With piano, synth and keyboard chains, we can be a bit more ambitious with the creative effects. That said, our mixing chain still needs core EQ and compression plugins. Typically, these play a sweetening role, and to that end we’re using a hardware emulation EQ to add glossy air to the high frequencies.
Hard compression can work well with some club piano sounds, but with piano we’re mostly after a glue effect, so a quality mix bus compressor is best. For most applications, a medium attack, automatic release and low ratio (2:1 or 4:1) does the trick, but adjust the release if the compression is too audible.
Next in the chain is a stereo delay. This is designed to add some subtle space and movement to the sound, and to that end we’ve set tempo-synced timings of 1/4 note on the left and 1/8 note on the right, though you can choose whatever timings work for your track.

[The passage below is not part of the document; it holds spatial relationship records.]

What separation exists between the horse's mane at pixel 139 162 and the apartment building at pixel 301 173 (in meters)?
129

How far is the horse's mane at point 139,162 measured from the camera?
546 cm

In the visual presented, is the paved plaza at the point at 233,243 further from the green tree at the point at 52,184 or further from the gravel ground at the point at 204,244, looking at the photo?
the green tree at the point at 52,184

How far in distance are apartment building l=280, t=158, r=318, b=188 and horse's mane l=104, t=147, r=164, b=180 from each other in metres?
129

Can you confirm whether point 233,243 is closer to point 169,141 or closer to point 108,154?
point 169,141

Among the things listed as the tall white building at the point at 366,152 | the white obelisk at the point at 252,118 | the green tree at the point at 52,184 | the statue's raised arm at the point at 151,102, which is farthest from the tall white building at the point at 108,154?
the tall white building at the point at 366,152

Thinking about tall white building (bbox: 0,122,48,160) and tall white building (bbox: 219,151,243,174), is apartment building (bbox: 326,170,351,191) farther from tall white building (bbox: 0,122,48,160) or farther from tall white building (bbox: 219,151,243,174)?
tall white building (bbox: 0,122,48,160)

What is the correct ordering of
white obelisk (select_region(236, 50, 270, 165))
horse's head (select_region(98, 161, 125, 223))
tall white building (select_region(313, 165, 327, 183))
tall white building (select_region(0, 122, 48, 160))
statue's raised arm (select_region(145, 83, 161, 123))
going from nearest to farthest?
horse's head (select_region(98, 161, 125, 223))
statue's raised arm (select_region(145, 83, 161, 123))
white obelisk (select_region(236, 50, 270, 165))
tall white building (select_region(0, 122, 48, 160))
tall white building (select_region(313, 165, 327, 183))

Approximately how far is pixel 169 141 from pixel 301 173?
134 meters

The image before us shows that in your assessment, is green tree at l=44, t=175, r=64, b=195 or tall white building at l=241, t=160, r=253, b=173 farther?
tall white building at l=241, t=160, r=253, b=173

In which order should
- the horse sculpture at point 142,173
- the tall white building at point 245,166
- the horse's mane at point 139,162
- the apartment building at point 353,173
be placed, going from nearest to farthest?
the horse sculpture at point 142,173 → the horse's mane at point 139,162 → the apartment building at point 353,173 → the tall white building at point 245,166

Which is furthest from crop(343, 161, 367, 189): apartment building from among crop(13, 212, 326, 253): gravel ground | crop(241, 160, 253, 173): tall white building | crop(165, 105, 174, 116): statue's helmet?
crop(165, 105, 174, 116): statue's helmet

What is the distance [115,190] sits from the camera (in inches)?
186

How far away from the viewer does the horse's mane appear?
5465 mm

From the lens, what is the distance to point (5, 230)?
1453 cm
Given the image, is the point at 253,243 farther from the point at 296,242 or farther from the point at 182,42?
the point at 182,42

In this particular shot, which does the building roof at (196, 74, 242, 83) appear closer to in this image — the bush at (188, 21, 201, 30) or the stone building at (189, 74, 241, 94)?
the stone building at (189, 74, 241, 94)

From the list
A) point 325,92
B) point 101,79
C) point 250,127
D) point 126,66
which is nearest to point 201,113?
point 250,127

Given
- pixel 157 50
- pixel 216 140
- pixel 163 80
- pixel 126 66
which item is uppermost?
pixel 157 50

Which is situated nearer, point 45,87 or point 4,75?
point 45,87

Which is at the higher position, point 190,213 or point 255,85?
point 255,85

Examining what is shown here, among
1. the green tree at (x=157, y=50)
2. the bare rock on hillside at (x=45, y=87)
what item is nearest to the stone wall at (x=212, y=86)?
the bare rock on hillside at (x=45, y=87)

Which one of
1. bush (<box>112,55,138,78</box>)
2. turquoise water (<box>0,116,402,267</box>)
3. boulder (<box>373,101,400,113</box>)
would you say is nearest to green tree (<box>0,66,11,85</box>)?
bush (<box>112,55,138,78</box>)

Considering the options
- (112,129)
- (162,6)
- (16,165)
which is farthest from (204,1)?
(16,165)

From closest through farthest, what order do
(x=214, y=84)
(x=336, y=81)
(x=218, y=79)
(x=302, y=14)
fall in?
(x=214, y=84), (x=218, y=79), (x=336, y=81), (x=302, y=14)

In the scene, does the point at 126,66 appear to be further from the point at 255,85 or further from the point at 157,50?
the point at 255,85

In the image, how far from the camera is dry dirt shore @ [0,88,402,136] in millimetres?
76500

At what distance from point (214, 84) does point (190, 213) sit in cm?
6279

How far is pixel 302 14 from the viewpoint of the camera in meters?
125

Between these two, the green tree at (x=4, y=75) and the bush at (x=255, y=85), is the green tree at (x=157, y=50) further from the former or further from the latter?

Continuing with the less is more approach on the delay, we’ve used the filters to focus the feedback on a small frequency range. Again, this is something you can tweak to taste. The wet delay blend is low, but we’ve set feedback reasonably high, so the effect adds subtle depth to the keyboard sound.
Next, to add some richness, load up a chorus. Obviously you can set this to whichever depth suits you, but for our default the depth is quite modest (about 25%) and the speed quite slow. Again, this is a subtle effect that adds another layer of interest and the mix blend can be easily reduced or the plugin bypassed.
Finally, to allow us to control the overall width, load up an image control plugin. This isn’t designed to artificially change the stereo image, rather it allows us to rebalance the mono and stereo components. We’re setting the default in a neutral position with a view to changing it to taste.